Aloo Baingan – Eggplant and Potato Curry
- 1 small to medium (~450 g) globe variety eggplant, unpeeled
- ¼ cup neutral oil, plus more for pan-frying the eggplant
- 1 tsp cumin seeds
- 1 medium (~245 g) yellow onion, finely chopped
- 6-7 (~1 tbsp) garlic cloves, crushed
- 1- inch (~1 tbsp) piece ginger, crushed
- 2 medium (~300 g) tomatoes (or 3 small), finely chopped
- 1 small green chili pepper such as Thai or Serrano, sliced
- 1 tsp coriander powder
- 1 tsp cumin powder
- 1/4-1/2 tsp red chili powder, or to taste
- 1/2 tsp turmeric powder
- 1/2 tsp ground black pepper
- 2 tsp kosher salt, or 1 1/2 tsp sea salt
- 2 medium (400-450 g) russet potatoes, peeled and cubed into ¾-1” cubes (place in a bowl of water to prevent browning)
- 2 tbsp cilantro leaves, finely chopped
- ¼ tsp garam masala or chaat masala, optional
- 1 tsp lemon juice
- Heavy-bottomed pan with lid
- Slice off the stem of the eggplant. Then continue to slice the eggplant widthwise into 3/4 inch-thick rounds. Dice the rounds into 1-inch cubes.
- Place a large, nonstick skillet over medium-high heat. Add ¼ cup oil to lightly coat the bottom of the skillet. Add the eggplant in a single layer (you may need to do this in 2 batches) and pan-fry for 3 minutes, until golden brown. Then flip the pieces and pan-fry for another 2-3 minutes. Add oil as needed and distribute as needed because the eggplant has a tendency to absorb oil. Remove onto a plate and set aside. (See Note 1)

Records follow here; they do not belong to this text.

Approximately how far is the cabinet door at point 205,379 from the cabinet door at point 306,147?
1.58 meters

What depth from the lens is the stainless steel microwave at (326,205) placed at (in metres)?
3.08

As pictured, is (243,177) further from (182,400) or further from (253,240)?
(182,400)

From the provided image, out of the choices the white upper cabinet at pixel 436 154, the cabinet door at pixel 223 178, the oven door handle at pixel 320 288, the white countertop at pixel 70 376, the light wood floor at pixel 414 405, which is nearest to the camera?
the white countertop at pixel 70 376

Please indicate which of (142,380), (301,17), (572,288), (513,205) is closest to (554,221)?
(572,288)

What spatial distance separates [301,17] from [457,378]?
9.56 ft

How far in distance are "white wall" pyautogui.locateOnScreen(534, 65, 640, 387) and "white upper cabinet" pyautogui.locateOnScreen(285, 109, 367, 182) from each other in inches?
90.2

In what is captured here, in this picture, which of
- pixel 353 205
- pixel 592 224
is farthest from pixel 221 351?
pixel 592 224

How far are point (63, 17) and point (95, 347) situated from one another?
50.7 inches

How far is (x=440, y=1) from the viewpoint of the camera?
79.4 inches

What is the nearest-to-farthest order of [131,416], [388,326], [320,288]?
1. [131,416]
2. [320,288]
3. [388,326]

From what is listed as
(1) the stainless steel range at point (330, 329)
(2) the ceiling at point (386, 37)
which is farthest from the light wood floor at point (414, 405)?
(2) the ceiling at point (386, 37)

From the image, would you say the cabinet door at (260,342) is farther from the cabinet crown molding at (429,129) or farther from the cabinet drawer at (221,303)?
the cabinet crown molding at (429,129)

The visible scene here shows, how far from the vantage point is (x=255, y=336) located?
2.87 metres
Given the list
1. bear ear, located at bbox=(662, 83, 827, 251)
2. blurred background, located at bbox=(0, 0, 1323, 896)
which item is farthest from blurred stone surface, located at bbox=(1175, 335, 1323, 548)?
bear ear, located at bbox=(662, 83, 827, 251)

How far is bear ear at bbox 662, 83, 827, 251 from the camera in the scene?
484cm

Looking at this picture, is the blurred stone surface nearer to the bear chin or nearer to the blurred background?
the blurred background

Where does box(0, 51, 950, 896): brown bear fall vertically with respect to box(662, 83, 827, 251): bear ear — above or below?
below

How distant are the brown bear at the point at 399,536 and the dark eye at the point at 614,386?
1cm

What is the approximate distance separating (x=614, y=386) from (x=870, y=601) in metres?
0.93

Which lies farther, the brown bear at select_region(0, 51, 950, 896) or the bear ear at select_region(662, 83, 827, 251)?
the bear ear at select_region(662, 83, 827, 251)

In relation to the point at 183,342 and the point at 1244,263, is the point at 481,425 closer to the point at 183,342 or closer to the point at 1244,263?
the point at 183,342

- Heat oil in a heavy bottomed pan over medium-high heat. Once hot, add the cumin seeds and allow them to sizzle for a few seconds. Add the onion and sauté, stirring frequently, until lightly golden (~8-10 min). Deglaze with 2 tbsp of water.
- Once the water dries up, add the garlic and ginger and sauté for another minute, until the raw smell disappears and the onions deepen in color. Add the tomatoes, green chili pepper, all spice powders (except garam masala), and salt. Cook until the tomatoes are soft and the oil begins to separate from them (~4-5 minutes). If needed, add 2 tbsp of water to deglaze the pan and help the tomatoes disintegrate into the masala.

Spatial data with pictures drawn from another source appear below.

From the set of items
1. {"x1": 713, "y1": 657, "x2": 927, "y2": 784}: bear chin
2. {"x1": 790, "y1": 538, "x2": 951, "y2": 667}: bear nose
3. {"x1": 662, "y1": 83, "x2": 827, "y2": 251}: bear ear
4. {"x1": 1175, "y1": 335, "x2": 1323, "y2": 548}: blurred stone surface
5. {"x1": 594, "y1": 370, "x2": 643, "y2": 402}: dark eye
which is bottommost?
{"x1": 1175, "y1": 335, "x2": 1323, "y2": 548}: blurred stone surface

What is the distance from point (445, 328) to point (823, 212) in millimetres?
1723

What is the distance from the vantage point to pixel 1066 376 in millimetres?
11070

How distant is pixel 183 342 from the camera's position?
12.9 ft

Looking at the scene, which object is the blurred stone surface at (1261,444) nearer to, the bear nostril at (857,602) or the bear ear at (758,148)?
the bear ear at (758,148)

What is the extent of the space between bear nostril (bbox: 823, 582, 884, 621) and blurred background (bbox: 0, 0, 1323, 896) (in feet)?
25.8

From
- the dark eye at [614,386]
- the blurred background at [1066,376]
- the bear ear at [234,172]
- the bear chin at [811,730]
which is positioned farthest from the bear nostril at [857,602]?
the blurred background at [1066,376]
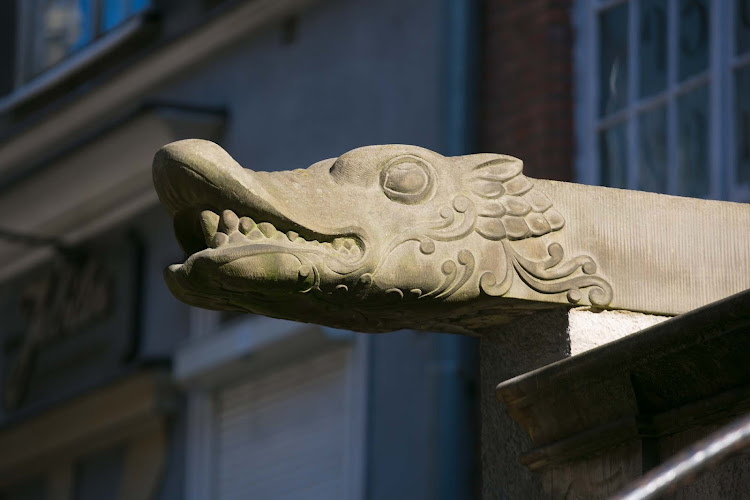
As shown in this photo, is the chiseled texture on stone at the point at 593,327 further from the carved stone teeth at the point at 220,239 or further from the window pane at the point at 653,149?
the window pane at the point at 653,149

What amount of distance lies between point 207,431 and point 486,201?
6.80 meters

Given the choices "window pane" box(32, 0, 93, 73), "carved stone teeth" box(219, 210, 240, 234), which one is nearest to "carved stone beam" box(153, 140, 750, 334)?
"carved stone teeth" box(219, 210, 240, 234)

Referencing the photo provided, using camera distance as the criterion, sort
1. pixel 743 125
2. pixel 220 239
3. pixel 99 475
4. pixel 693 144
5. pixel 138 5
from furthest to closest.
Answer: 1. pixel 138 5
2. pixel 99 475
3. pixel 693 144
4. pixel 743 125
5. pixel 220 239

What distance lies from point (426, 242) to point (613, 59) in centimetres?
456

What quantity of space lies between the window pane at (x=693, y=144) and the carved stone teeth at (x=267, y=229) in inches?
160

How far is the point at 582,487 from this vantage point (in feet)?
11.1

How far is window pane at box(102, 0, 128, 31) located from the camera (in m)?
11.4

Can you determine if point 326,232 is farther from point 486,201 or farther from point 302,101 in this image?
point 302,101

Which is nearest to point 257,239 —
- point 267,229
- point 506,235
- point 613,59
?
point 267,229

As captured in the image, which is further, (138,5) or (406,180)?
(138,5)

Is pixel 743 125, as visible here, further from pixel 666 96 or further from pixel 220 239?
pixel 220 239

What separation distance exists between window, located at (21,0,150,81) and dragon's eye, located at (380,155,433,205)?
7845 millimetres

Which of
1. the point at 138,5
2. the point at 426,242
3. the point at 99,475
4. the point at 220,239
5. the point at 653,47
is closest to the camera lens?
the point at 220,239

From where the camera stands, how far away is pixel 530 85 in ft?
26.0
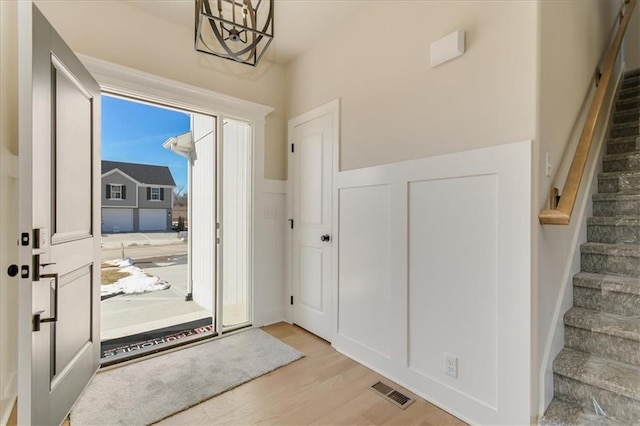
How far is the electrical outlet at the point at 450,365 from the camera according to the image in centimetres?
182

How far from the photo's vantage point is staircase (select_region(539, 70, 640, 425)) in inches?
60.8

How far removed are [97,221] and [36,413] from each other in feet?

- Once the oil has separated from the curry base/masala, add the potatoes. Sauté for another 2-3 minutes to soften. Add 1/2 cup water and stir to mix.

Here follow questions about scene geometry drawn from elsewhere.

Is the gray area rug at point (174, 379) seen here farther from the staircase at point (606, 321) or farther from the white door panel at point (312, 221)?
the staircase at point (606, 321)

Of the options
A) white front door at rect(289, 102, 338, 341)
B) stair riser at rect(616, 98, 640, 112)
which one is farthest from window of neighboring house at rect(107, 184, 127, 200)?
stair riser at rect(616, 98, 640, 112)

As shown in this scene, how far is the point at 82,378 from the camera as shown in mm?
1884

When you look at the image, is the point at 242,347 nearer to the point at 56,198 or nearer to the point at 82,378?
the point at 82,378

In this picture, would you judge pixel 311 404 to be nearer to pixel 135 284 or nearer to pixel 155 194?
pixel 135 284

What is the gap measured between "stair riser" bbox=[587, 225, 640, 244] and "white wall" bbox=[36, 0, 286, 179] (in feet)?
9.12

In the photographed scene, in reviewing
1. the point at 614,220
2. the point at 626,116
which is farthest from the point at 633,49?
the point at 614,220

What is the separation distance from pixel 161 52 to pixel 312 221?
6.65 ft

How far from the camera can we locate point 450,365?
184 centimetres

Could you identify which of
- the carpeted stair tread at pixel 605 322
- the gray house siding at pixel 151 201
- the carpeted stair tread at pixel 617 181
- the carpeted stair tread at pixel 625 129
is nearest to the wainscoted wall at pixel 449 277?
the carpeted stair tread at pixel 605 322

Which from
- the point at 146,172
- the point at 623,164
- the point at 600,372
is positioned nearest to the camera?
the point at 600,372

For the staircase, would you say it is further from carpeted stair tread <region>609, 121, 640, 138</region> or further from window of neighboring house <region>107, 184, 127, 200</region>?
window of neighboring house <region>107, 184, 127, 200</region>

- Turn the heat down to low-medium, cover, and cook for 10 minutes. Stir in the pan-fried eggplant (See Note 2) and cook for another 15-17 minutes, stirring occasionally. If it's sticking to the bottom of the pan, deglaze with 1/4 cup of water. The eggplant should get mushy and the potato should be very tender.
- If needed, raise the heat and sauté for 2-3 minutes, until the oil starts to separate again and most of the eggplant has disintegrated into the masala.
- Adjust salt and seasoning if needed. Turn off the heat and sprinkle in cilantro, garam masala or chaat masala (if using), and lemon juice. Serve hot with roti, naan, or any type of bread.
- place the eggplants in a large bowl and fill with water to prevent browning.
- add the potatoes & eggplant at the same time (Step 5). This will make disintegrated eggplant and in-tact potatoes.